_Records for processing_:
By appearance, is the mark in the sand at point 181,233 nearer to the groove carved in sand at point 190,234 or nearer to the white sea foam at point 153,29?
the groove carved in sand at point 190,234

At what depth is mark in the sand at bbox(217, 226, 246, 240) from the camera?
---
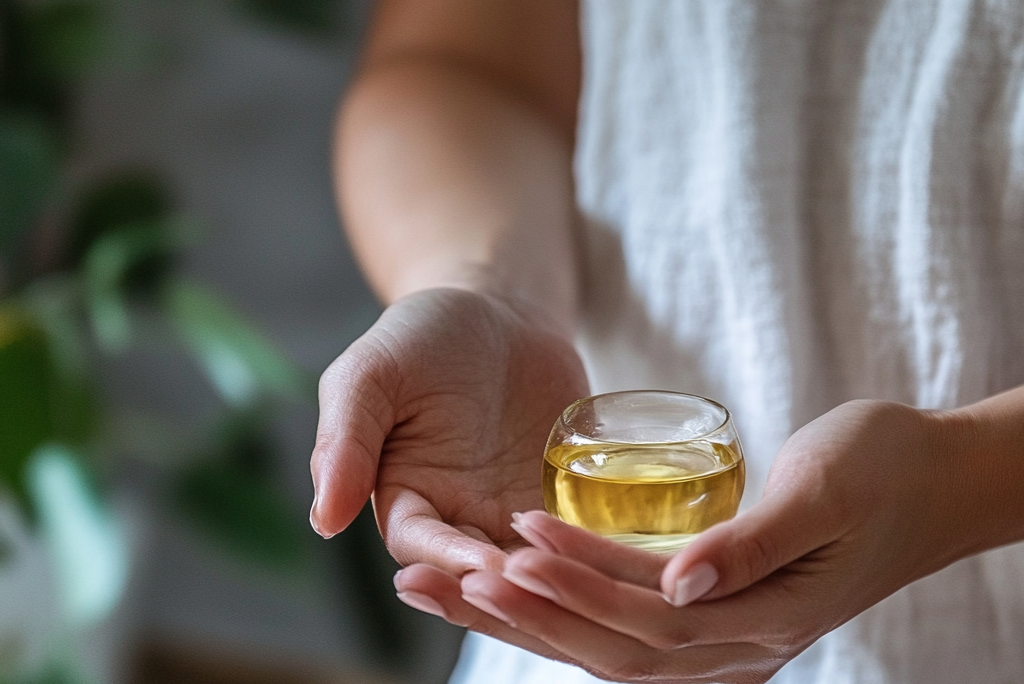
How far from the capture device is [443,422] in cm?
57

_Exercise task_:
List every line above that contains the string "point", treating uppercase and lowercase as different.

_Exercise solution_:
By appearance, is the mark in the sand at point 181,233 nearer to the groove carved in sand at point 190,234 or nearer to the white sea foam at point 153,29?
the groove carved in sand at point 190,234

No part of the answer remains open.